If a developer was looking to put up a six-storey building with 100 units, the fee would work out to about $1.5 million. If at any point the developer trashes the sidewalks and curbs or cuts up the street, water and sewer pipes, they’re expected to restore them and do all the necessary upgrades. 

“If they disappear or go bankrupt, the city has that money to repair the infrastructure,” said Merrill, adding that has happened only once in his 15-year career with the city. 

In 2019, the city of Coquitlam took in $30 million in performance securities. This change, noted the city in a written statement, “could free up to approximately $22 million to help businesses with cash flow at this time.”

Staff have also approved a digital signature pilot program that allows applicants to sign digitally for permits and other documents, and so reduce the need for face-to-face contact. 

At a time when the COVID-19 pandemic is putting a squeeze on many businesses, lowering developers' initial costs and cutting red tape is intended to incentivize them to keep moving forward on new construction, allowing them to continue paying their employees and maintain all the economic spin-off industries surrounding the construction sector.

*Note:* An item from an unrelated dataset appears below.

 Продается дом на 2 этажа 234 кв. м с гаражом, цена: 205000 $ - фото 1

“We’re also still in an affordability crisis. Many are housing projects, so they are building up supply, reducing the shortage,” said Merrill.

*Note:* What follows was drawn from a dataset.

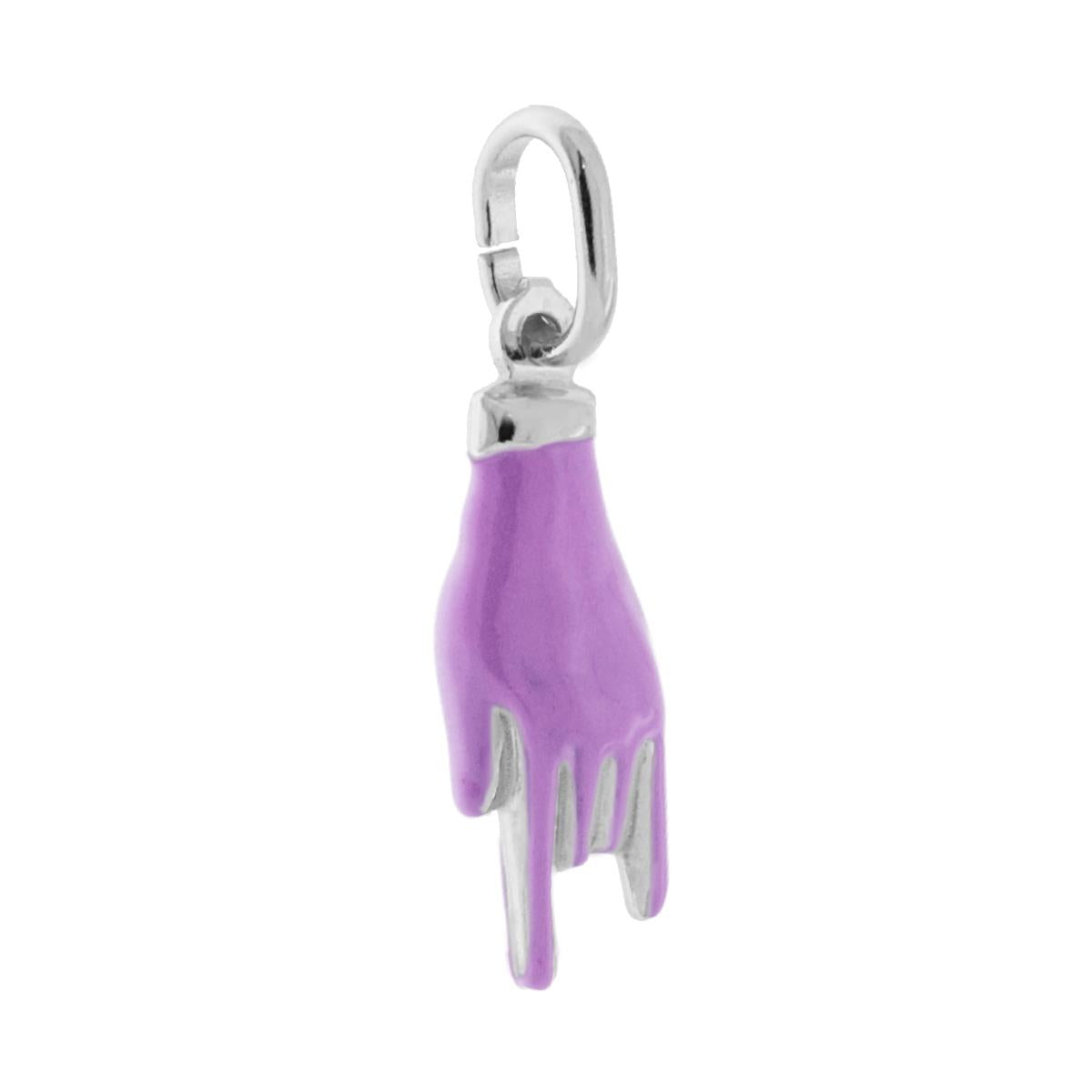 Ciondolo a forma di Mano con Corna portafortuna con applicazione smalto colore lilla con finitura liscia e lucida.<BR>Made in Italy<BR>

“We don’t want to unduly tank one sector of the economy if we don’t have to.”

With a sunset clause of January 2021, the measure will “either expire, or god forbid, if we’re still in the middle of this crisis, council can extend it.”

The break to developers is one of a series of economic actions city staff have been working on in recent weeks. Some, like the two-step deferred payment measure, can be carried out under existing rules. But many others, including bylaw waivers and policy changes, will need the approval of council.

Over the next three weeks, staff are planning to bring new measures to council designed to help local businesses, residents and non-profits. For example, Merrill and his colleagues are looking to ease restrictions around restaurant patios. That would give restaurants the option to spill out onto the sidewalk and so maintain physical distance between eat-in diners when restrictions are expected to ease after Labour Day.

Staff have been in close contact with their provincial counterparts, coordinating their stimulus, support and recovery plans to make sure resources aren’t getting wasted.

“We’re trying to make sure everything dovetails with the province’s plan,” said Merrill. “We don’t want to double up.”